Be curious, Not Judgemental
“We all know farmers don’t like to pay for things.”
It was a passing comment, dropped casually during a conversation with a startup founder working on software for the ag sector. I don’t think it was meant with any malice, just one of those throwaway lines you hear too often when people talk about commercialising agtech.
But it stuck with me, and my response was short and to the point:
“Farmers pay for things they see value in.”
The founder nodded and moved on but I kept thinking about it — not because I was offended, but because it reminded me of a broader pattern. Too often, new products in agriculture are built around assumptions, not understanding. In my haste to push back against the stereotype in that conversation I have come to realise I missed an opportunity to explore these assumptions and deepen their understanding of their target market
It’s easy to talk about “the farmer” like they’re a single, average customer segment. Statistically the “average Australian farmer” is still a white male in his late 50s, often running a mixed broadacre operation. That picture is true on paper but there is a deeper understanding needed to understand that the average farmer is just a collection of many different individuals and each of them hold something unique: Personal Identity
How a farmer sees themselves whether it’s as a steward of the land, an innovator, a business manager or a legacy builder. This shapes what they pay attention to, how much risk they’ll carry and what they’re prepared to invest in. Identity ties directly to motivation. If your product or service doesn’t fit a farmer’s sense of who they are or want to be, it doesn’t matter how clever it is it’s unlikely to stick.
So when we treat all farmers the same or rely on a stereotype, we’re not just missing nuance. We’re designing for someone who probably doesn’t exist.
There’s a quote, often attributed to Walt Whitman, I keep coming back to:
“Be curious, not judgmental.”
It’s more than a nice sentiment, it’s an excellent life motto and its vital advice for anyone trying to build for agriculture.
Startups often enter the sector with real passion and clever ideas. But passion alone isn’t enough it needs to be paired with humility and curiosity. Instead of assuming what farmers want or worse, assuming they’re all the same it’s far more effective to ask questions, spend time on-farm, and listen for what’s actually driving decisions.
To touch on the example of pricing. I’ve met startups with great products, things that really solve a problem, but they roll out pricing models that quietly push farmers away. Shared-savings or revenue-percentage models might look smart from the developer’s perspective: “You only pay if you win.” but for farmers, that kind of uncertainty can feel worse than paying upfront.
Farming already comes with enough variables: weather, markets, yields, input costs. Adding another unknown — “What will this actually cost me?” — adds another unknown to the mix.
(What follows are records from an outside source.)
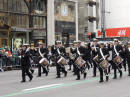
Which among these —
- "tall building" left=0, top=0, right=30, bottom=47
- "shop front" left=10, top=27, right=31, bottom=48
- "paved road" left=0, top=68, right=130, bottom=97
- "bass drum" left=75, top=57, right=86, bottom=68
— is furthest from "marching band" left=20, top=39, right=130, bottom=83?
"shop front" left=10, top=27, right=31, bottom=48

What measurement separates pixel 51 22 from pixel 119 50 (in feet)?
70.6

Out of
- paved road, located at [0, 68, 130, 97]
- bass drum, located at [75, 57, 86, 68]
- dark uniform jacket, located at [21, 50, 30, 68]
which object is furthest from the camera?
bass drum, located at [75, 57, 86, 68]

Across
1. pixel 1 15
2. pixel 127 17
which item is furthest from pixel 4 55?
pixel 127 17

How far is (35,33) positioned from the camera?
3284 cm

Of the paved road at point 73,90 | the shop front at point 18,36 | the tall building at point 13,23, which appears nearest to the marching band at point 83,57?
the paved road at point 73,90

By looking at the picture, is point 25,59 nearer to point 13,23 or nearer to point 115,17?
point 13,23

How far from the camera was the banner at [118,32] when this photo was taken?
5134 cm

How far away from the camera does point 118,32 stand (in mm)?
53000

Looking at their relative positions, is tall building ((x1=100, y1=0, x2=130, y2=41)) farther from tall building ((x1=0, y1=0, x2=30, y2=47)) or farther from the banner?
tall building ((x1=0, y1=0, x2=30, y2=47))

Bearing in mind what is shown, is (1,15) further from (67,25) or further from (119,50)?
(119,50)

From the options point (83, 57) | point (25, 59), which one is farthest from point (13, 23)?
point (25, 59)

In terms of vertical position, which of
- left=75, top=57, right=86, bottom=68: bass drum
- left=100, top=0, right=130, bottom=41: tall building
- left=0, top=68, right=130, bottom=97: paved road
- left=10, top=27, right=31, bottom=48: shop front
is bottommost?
left=0, top=68, right=130, bottom=97: paved road

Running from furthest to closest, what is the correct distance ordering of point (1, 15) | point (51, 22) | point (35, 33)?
point (51, 22), point (35, 33), point (1, 15)

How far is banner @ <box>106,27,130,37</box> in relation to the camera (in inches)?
2021
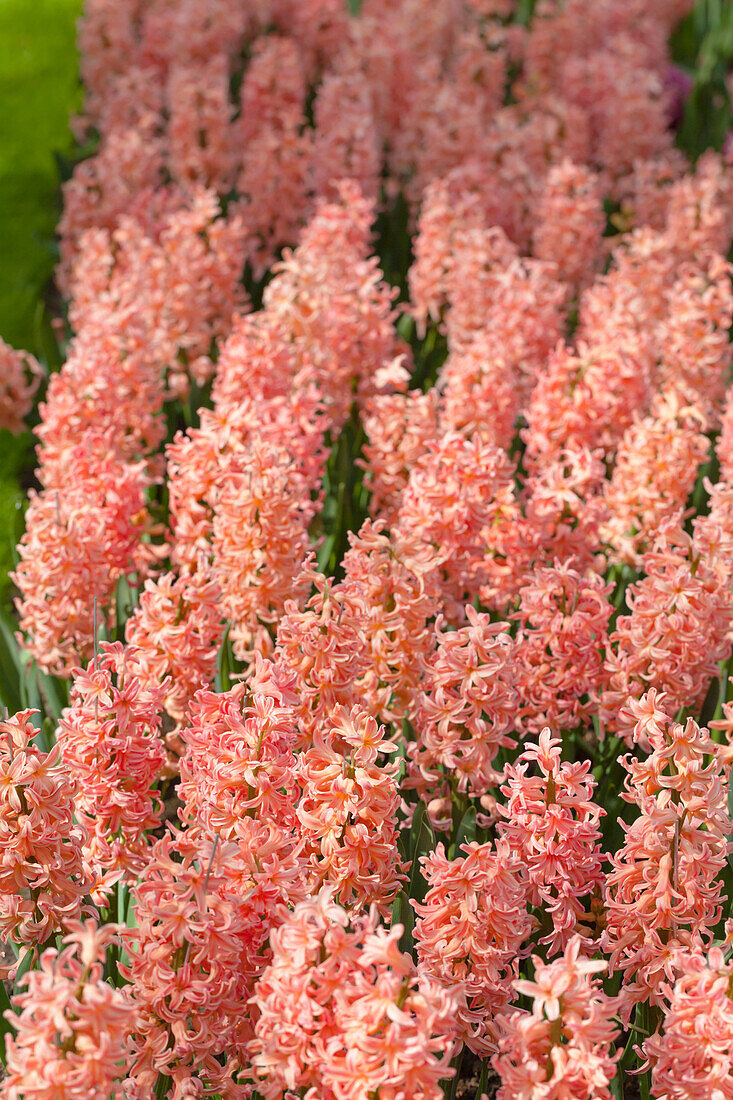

Think about it like this: imagine if every time you ordered a pint of beer, the price depended on the weight of the glass. The Publican could explain it might be “fairer” as you’d be paying for exactly what you get but that extra layer of complexity would leave many people feeling suspicious and considering why they don’t head down the street to place where they feel more comfortable with the prices.
Coffee’s the same. No one wants to be told their flat white costs more today because the beans were denser or the barista was heavy handed with the milk. People don’t mind paying for value, they mind paying for surprises.
It’s the same for farmers. If a product’s value is clear and the cost feels fair and predictable, most are happy to pay. But if the pricing is a moving target, it becomes a trust issue, not a tight-fistedness issue.
When that happens, it’s tempting for founders to fall back on old lines:
“Farmers just don’t want to pay.”
“Farmers don’t get it.”
But that’s judgment, not curiosity. The real answer might be as simple as: the pricing model makes sense on paper but doesn’t fit how real farm businesses manage risk. If you’re curious enough to dig for that, you can adapt. Sometimes the fix isn’t reinventing the product, it’s removing an invisible barrier you didn’t even know was there.
Curiosity keeps you learning. Judgment shuts you down and this is important to remember for both founders and farmers alike
When something doesn’t land the way you expect or when adoption is slow, feedback is mixed, or pricing causes friction it’s tempting to lean on old assumptions: “Farmers don’t like to pay for things.” or “They’re too set in their ways.”
But assumptions are just shortcuts to avoid the harder work of asking why.
Maybe your product feels like buying a pint when the price changes every pour. No one likes surprise costs and if you take the time to really understand what feels risky or unclear on their side of the fence, you can adapt. That’s what turns good ideas into solutions people actually adopt.
The path to meaningful innovation in agriculture won’t be built on assumptions or on “average farmers” that don’t exist. It will be built on real, grounded understanding: earned by asking better questions, spending time with the people you want to serve, and staying open when the answers challenge your assumptions.
Curiosity invites learning while Judgment cuts it off and, in an industry as complex and varied as farming, staying curious is one of the most valuable tools we’ve got.